What the task asks:
Copy the data below exactly.

[Start Raw records]

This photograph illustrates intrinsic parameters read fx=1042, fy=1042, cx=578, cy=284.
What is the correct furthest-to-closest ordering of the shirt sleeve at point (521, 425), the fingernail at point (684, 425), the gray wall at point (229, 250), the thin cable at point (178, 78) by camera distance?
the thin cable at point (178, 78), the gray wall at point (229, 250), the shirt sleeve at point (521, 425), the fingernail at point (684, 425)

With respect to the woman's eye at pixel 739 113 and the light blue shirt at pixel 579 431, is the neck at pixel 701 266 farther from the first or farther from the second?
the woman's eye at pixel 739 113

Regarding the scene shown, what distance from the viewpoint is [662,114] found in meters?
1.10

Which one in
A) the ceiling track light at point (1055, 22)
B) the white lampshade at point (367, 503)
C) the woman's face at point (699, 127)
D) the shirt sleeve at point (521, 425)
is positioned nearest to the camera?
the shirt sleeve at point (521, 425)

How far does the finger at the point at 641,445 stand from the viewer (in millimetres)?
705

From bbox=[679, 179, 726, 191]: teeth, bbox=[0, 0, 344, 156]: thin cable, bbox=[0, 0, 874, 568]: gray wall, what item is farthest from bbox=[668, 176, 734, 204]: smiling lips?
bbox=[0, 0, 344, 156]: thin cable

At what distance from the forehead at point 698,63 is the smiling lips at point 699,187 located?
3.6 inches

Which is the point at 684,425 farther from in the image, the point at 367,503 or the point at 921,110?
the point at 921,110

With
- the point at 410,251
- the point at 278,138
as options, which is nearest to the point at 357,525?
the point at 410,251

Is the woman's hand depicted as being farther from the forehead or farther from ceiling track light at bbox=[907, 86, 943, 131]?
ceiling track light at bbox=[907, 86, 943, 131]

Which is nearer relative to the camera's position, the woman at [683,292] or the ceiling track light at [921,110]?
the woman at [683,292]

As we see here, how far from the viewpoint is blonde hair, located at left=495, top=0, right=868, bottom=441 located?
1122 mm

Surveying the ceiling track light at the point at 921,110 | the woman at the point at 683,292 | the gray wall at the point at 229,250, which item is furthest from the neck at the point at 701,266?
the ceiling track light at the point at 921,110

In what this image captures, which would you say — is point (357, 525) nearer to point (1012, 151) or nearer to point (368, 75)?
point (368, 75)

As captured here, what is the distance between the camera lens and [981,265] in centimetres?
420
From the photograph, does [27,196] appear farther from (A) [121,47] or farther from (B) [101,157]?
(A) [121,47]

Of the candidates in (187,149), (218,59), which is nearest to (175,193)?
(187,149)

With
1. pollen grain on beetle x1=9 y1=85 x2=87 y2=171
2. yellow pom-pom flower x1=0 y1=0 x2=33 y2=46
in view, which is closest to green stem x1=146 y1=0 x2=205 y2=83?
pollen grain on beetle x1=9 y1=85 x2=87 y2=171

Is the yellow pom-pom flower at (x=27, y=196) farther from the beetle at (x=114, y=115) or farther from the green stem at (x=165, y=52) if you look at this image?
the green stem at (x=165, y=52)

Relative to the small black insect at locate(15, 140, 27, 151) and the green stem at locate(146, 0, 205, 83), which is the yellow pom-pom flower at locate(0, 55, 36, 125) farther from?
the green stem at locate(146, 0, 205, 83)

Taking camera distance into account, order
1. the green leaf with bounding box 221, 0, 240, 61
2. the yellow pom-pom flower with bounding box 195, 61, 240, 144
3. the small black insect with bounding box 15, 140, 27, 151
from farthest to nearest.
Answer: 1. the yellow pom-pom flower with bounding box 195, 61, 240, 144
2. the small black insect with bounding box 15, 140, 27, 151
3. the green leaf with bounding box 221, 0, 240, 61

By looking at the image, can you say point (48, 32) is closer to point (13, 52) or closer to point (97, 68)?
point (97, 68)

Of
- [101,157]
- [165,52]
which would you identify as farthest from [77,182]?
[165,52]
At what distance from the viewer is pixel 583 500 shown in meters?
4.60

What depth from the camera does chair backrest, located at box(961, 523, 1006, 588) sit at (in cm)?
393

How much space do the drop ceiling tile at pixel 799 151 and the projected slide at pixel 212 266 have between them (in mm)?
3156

[End Raw records]

Complete response:
This photograph illustrates intrinsic parameters read fx=1042, fy=1042, cx=578, cy=284.
What is the correct furthest-to-closest ordering of the shirt sleeve at point (521, 425), the fingernail at point (684, 425), the gray wall at point (229, 250), the thin cable at point (178, 78) by camera distance?
the thin cable at point (178, 78), the gray wall at point (229, 250), the shirt sleeve at point (521, 425), the fingernail at point (684, 425)

With respect to the woman's eye at pixel 739 113 and the light blue shirt at pixel 579 431, is the neck at pixel 701 266 farther from the first or farther from the second?
the woman's eye at pixel 739 113

Regarding the scene shown, what distance from the viewpoint is [662,114] found in meters?
1.10

Which one in
A) the ceiling track light at point (1055, 22)
B) the white lampshade at point (367, 503)
C) the woman's face at point (699, 127)
D) the shirt sleeve at point (521, 425)
is positioned nearest to the camera?
the shirt sleeve at point (521, 425)

How far does the finger at the point at 641,445 stand from the viewer (in millimetres)?
705

From bbox=[679, 179, 726, 191]: teeth, bbox=[0, 0, 344, 156]: thin cable, bbox=[0, 0, 874, 568]: gray wall, what item is farthest from bbox=[668, 176, 734, 204]: smiling lips?
bbox=[0, 0, 344, 156]: thin cable

At what distance from the forehead at point 698,63 is the smiling lips at point 699,187 located?
3.6 inches

Which is the point at 684,425 farther from in the image, the point at 367,503 or the point at 921,110?
the point at 921,110

With
- the point at 410,251
- the point at 278,138
as options, which is nearest to the point at 357,525?
the point at 410,251

Is the woman's hand depicted as being farther from the forehead or farther from ceiling track light at bbox=[907, 86, 943, 131]?
ceiling track light at bbox=[907, 86, 943, 131]

Which is nearer relative to the camera's position, the woman at [683,292] or the ceiling track light at [921,110]?
the woman at [683,292]

As we see here, how far from the viewpoint is blonde hair, located at left=495, top=0, right=868, bottom=441 located?
1122 mm

Surveying the ceiling track light at the point at 921,110 | the woman at the point at 683,292 | the gray wall at the point at 229,250, which item is furthest from the neck at the point at 701,266?
the ceiling track light at the point at 921,110

In what this image captures, which would you say — is point (357, 525) nearer to point (1012, 151) or nearer to point (368, 75)?
point (368, 75)

As captured here, what is the distance between the camera lens and [981,265] in centimetres?
420
From the photograph, does [27,196] appear farther from (A) [121,47] or farther from (B) [101,157]?
(A) [121,47]

Of the candidates in (187,149), (218,59), which is nearest to (175,193)?
(187,149)

With
1. pollen grain on beetle x1=9 y1=85 x2=87 y2=171
2. yellow pom-pom flower x1=0 y1=0 x2=33 y2=46
in view, which is closest to green stem x1=146 y1=0 x2=205 y2=83?
pollen grain on beetle x1=9 y1=85 x2=87 y2=171

Is the yellow pom-pom flower at (x=27, y=196) farther from the beetle at (x=114, y=115) or farther from the green stem at (x=165, y=52) if you look at this image?
the green stem at (x=165, y=52)

Relative to the small black insect at locate(15, 140, 27, 151) and the green stem at locate(146, 0, 205, 83), which is the yellow pom-pom flower at locate(0, 55, 36, 125) farther from?
the green stem at locate(146, 0, 205, 83)

Taking camera distance into account, order
1. the green leaf with bounding box 221, 0, 240, 61
2. the yellow pom-pom flower with bounding box 195, 61, 240, 144
3. the small black insect with bounding box 15, 140, 27, 151
from farthest to nearest.
Answer: 1. the yellow pom-pom flower with bounding box 195, 61, 240, 144
2. the small black insect with bounding box 15, 140, 27, 151
3. the green leaf with bounding box 221, 0, 240, 61

By looking at the image, can you say point (48, 32) is closer to point (13, 52) or closer to point (97, 68)?
point (97, 68)

Of
- [101,157]
- [165,52]
which would you identify as farthest from [77,182]?
[165,52]
At what distance from the viewer is pixel 583 500 shown in meters?
4.60

What depth from the camera does chair backrest, located at box(961, 523, 1006, 588) sit at (in cm)?
393

How much space do the drop ceiling tile at pixel 799 151 and the projected slide at pixel 212 266 have between them (in mm)?
3156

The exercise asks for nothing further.